Passage for review:
• • •

Family Picture (by Dirk Hamp)
I suspect I am no different from anyone else who wants to figure out why we are here. There are those days where I question everything. And there are those days when God makes things crystal clear. One Sunday morning in June of 2007, I found out why I was born. It was the day after we met our youngest daughter, Jane. It was during worship at Agape Baptist Church in Ntinda, near Kampala, Uganda. I looked around, I looked at Jane, and Paige and Daniel. The Bredbergs were there. I saw Michael and Cossy and Lilly and Isaac. And I looked at the people around me.
These people were going to be in my life forever. They were going to mold my future. My thoughts were going to be changed forever. This country, foreign as it was, would become so familiar. The children of Uganda were to become the reason I would lay awake at night.
Our travels took us to Kaihura and to Koreng and to Bukerere. Three years later, and having visited again and again, we are still there with our hearts and our minds.
This week we took a family picture. Jane is ours, adopted for life. Quindell is ours, adopted in heart. Emma, Bianca, Evan, Daniel. A full house.

• • •

Provided material:
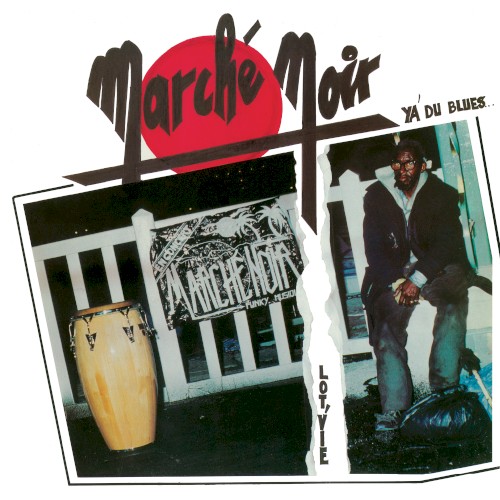 Lot’vie / Y’a du blues…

• • •

Work request 1:
In the family picture essay, which places does the sentence beginning "Our travels took us to" name?
Work request 2:
Pick up the family picture essay after its last sentence and carry it on.
The listing above is separate material and has nothing to do with the text.

Exercise output 1:
Kaihura, Koreng, Bukerere

Exercise output 2:
There are full houses in Uganda. Full with children who have dreams. They have laughter. They have joy. They have community. They have house mothers who care for them. They don’t have parents.
Their family picture looks very different.
Yesterday, Paige showed me the handwritten lists with the names and ages of the children, similar to ours. Behind every name, it says either “total orphan” or “both died” or states the reason why a living parent is not there to take care of them.
For now, they have a home and a family, provided to them at Agape Children’s Village. They have house mothers who deeply love them and care for them. This however, may be temporary as the funding for the village is being withdrawn. We know these children, we know their names and their stories. We know of their dreams, and reintegrating them into the neglectful and abusive places from which they came is not the answer.
For some, adoption into loving homes may become an option. For many of them, we will have to find ways to get educated in a safe environment. We want to help ACV become fully funded while looking for things they themselves can do to become self sustainable. In only two weeks, the children have learned how to make remarkably beautiful jewelry out of paper beads. Other projects are on their way.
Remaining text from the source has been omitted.